### What the exercise asks:
Transcribe exactly the lines from the one holding "How far from where" to the end of the data below, including both of those lines and no others.

Questions about scene geometry

'''

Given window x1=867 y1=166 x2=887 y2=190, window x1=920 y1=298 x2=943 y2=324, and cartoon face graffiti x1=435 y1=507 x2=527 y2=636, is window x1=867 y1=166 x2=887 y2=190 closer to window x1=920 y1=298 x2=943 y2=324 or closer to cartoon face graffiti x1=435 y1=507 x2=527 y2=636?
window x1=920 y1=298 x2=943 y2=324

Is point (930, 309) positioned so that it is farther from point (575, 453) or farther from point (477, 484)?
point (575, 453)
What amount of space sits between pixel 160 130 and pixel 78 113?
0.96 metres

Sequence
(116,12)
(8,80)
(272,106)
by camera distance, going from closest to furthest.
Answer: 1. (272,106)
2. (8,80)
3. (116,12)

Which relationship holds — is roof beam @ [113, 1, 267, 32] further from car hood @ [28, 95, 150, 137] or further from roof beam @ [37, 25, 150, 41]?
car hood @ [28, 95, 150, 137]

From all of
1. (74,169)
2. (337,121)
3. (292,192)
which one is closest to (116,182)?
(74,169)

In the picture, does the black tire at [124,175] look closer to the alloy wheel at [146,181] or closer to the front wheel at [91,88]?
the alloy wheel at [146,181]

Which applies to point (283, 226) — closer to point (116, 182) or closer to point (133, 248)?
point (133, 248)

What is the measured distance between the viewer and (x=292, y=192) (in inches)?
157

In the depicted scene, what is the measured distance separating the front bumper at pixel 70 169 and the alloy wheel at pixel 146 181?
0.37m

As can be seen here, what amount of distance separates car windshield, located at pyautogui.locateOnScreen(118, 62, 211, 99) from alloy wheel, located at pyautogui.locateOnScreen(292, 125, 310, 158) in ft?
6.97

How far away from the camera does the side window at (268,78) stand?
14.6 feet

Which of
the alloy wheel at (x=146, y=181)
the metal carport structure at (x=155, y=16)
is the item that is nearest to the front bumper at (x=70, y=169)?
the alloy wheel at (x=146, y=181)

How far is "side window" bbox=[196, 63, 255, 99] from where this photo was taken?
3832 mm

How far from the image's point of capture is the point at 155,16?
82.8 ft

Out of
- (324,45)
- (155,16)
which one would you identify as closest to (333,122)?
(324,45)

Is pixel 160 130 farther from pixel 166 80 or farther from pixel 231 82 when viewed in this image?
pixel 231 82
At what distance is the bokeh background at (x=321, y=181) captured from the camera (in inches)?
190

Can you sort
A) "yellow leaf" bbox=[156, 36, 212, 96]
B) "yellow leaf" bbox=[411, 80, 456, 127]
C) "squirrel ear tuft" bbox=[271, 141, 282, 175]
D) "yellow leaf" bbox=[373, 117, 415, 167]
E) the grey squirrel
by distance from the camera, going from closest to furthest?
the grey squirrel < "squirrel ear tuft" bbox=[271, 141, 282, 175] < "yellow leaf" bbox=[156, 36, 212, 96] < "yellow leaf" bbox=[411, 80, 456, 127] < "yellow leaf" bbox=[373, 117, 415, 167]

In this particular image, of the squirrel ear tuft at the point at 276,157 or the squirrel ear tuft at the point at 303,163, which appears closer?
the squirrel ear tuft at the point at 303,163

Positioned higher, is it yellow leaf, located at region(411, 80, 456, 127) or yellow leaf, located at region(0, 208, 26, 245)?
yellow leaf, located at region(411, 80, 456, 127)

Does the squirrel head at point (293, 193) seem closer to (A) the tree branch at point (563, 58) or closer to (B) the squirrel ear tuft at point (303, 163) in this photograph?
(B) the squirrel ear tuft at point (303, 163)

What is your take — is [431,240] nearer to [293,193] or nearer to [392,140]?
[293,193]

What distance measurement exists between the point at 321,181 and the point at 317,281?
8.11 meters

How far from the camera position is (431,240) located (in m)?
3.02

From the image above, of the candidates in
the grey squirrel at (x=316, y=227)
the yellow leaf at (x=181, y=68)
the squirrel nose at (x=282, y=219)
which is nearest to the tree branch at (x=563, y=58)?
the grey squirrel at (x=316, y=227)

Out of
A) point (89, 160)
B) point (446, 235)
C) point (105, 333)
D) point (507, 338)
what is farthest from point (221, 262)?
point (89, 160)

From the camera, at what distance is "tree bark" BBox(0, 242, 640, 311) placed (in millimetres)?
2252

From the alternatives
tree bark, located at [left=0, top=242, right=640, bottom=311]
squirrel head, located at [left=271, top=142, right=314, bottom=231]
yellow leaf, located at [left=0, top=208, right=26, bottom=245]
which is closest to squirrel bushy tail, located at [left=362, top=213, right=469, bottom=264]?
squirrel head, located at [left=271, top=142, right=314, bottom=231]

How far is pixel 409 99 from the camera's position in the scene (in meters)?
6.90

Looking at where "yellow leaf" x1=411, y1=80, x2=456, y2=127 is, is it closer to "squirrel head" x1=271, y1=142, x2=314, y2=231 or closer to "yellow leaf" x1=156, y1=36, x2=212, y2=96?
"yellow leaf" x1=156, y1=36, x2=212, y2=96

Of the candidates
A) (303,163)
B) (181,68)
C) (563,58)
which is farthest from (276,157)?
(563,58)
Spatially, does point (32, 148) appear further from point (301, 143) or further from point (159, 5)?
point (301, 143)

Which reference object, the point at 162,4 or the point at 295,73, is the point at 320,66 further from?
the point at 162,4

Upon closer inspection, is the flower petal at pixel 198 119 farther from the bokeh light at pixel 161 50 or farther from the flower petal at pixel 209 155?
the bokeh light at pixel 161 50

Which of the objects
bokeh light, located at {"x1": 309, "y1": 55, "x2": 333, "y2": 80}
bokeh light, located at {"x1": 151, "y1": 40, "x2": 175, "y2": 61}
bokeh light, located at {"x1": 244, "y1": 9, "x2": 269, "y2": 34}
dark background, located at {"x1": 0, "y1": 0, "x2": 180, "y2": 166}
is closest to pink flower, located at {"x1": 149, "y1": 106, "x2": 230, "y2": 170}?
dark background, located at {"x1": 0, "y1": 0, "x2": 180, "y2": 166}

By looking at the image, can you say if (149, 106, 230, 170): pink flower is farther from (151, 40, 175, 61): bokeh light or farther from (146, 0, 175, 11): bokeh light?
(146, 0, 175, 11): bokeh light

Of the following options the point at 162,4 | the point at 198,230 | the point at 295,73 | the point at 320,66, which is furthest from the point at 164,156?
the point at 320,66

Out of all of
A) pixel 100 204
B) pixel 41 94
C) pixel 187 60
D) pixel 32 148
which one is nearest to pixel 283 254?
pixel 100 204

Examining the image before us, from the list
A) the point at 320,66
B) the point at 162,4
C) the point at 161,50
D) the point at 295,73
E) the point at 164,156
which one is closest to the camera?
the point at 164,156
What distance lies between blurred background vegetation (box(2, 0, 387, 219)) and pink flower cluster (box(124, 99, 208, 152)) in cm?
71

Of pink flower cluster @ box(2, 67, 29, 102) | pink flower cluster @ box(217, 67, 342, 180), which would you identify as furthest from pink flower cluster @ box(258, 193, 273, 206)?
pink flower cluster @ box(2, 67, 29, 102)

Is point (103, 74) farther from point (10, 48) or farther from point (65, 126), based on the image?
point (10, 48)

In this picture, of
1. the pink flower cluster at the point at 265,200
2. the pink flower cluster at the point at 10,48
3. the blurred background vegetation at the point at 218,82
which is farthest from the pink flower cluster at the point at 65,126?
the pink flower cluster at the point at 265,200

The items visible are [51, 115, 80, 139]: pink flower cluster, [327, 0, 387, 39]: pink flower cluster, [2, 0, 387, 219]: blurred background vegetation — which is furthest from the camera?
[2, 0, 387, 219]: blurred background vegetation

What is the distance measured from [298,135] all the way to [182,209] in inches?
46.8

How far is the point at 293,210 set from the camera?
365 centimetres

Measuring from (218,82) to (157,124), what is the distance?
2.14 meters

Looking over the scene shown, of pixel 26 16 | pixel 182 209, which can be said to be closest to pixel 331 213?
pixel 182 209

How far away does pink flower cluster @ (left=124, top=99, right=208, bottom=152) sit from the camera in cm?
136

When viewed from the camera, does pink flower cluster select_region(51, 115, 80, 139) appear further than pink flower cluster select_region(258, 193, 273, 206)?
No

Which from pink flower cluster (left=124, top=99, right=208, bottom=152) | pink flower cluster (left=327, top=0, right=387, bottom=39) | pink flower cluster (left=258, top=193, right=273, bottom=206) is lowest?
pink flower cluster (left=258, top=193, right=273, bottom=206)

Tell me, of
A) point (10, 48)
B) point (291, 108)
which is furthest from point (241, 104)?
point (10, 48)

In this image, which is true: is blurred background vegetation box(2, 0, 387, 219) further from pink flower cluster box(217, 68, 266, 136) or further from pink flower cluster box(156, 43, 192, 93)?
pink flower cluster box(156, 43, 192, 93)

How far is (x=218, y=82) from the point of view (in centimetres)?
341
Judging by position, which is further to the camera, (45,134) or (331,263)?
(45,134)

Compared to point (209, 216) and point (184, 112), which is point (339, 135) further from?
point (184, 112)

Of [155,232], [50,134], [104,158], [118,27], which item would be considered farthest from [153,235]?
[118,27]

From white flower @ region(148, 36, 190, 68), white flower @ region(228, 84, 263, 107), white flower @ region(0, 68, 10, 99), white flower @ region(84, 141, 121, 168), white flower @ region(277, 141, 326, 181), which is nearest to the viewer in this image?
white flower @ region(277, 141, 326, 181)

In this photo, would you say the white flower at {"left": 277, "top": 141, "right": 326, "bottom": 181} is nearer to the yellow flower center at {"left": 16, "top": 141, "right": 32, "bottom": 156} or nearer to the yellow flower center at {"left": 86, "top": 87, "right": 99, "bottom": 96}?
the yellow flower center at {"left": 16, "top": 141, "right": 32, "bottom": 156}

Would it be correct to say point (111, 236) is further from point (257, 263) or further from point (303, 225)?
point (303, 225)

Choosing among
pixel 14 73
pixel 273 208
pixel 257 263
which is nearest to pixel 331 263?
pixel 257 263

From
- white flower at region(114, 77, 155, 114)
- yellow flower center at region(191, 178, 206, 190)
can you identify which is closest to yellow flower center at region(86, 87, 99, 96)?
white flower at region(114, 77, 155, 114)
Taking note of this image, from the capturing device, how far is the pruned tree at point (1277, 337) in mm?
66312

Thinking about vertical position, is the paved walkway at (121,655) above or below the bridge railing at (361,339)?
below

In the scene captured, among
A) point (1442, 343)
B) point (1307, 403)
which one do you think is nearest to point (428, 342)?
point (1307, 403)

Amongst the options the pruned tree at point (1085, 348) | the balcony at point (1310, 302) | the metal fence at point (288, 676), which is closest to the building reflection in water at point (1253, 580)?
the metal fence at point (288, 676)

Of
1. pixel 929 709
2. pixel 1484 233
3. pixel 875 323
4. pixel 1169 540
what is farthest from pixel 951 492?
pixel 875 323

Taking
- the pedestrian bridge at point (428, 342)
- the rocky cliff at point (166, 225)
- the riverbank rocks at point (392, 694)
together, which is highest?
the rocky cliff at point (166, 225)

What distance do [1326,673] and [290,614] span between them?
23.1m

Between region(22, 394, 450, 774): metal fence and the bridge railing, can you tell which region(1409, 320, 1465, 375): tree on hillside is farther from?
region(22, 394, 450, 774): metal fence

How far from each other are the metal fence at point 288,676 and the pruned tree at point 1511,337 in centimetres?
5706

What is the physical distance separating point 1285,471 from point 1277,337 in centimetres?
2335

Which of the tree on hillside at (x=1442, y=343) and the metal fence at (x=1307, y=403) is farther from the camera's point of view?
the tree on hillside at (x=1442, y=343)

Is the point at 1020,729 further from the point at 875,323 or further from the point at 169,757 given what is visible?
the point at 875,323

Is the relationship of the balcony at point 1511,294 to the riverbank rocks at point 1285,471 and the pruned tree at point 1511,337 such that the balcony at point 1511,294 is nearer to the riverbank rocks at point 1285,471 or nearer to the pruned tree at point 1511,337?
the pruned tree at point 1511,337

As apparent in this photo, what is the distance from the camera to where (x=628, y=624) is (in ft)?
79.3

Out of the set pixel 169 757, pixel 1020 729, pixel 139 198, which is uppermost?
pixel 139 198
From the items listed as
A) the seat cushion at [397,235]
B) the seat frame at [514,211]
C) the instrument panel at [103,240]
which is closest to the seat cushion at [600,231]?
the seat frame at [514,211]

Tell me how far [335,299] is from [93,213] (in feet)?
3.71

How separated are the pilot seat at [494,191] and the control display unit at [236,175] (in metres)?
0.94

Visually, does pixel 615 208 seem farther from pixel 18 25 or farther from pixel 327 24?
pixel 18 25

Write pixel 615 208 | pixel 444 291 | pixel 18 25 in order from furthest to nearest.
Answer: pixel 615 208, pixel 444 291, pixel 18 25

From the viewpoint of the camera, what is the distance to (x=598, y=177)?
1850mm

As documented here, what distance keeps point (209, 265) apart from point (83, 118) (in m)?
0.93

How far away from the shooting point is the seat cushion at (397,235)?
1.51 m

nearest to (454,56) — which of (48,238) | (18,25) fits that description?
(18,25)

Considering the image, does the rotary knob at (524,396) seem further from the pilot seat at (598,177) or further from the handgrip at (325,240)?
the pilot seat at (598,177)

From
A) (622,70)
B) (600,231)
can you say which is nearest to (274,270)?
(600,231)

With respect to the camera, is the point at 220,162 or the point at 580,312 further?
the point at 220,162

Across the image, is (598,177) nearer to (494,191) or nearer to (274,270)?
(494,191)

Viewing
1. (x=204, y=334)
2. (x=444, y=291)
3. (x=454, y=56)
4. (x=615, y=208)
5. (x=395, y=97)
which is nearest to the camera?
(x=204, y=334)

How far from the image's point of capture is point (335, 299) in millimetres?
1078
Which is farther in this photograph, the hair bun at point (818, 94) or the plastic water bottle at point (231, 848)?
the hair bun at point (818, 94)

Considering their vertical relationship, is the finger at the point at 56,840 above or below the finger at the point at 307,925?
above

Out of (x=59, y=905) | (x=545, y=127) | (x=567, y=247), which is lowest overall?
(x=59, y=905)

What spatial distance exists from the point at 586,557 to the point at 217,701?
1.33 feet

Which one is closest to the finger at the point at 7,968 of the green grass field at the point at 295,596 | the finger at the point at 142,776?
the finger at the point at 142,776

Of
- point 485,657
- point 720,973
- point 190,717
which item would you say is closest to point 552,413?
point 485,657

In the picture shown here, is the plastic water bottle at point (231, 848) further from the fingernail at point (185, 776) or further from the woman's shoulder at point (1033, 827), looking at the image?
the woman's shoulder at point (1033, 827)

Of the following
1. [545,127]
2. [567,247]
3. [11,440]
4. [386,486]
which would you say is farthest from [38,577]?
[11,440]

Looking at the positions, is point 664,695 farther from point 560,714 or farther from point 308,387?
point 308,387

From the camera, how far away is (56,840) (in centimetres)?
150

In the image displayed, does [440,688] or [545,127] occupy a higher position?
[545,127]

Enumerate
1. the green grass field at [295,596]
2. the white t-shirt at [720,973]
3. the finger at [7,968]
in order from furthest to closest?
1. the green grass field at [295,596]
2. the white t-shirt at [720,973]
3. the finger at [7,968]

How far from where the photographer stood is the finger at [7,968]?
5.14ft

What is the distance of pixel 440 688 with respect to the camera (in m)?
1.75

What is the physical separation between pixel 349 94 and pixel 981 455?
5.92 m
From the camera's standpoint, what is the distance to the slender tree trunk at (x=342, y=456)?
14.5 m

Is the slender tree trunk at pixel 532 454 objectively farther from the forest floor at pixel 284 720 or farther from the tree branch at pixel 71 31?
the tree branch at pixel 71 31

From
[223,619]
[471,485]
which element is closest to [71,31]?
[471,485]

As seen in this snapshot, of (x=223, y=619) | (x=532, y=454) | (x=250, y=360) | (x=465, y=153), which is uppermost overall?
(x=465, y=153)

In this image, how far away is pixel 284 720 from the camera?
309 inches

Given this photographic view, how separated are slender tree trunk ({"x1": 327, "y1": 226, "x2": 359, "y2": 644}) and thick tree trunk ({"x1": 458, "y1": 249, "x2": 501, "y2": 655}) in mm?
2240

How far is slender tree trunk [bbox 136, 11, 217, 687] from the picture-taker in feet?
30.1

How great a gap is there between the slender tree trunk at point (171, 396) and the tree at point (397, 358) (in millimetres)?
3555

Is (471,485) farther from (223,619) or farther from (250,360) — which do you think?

'''

### Output for this task:
How far from where the photographer stood is the finger at [7,968]?
5.14ft

What is the distance of pixel 440 688 with respect to the camera (in m)?
1.75

What is the physical separation between pixel 349 94 and pixel 981 455?
5.92 m
From the camera's standpoint, what is the distance to the slender tree trunk at (x=342, y=456)?
14.5 m

Is the slender tree trunk at pixel 532 454 objectively farther from the forest floor at pixel 284 720 or farther from the tree branch at pixel 71 31?
the tree branch at pixel 71 31

From
[223,619]
[471,485]
which element is closest to [71,31]?
[471,485]

As seen in this snapshot, of (x=223, y=619) | (x=532, y=454) | (x=250, y=360) | (x=465, y=153), which is uppermost overall?
(x=465, y=153)

In this image, how far away is pixel 284 720 from the camera?
309 inches

Given this photographic view, how separated are slender tree trunk ({"x1": 327, "y1": 226, "x2": 359, "y2": 644}) and thick tree trunk ({"x1": 458, "y1": 249, "x2": 501, "y2": 655}) in mm?
2240

How far is slender tree trunk [bbox 136, 11, 217, 687] from the picture-taker in feet?
30.1

How great a gap is there between the slender tree trunk at point (171, 396) and the tree at point (397, 358) (in millimetres)?
3555

Is (471,485) farther from (223,619) or farther from (250,360) — which do you think?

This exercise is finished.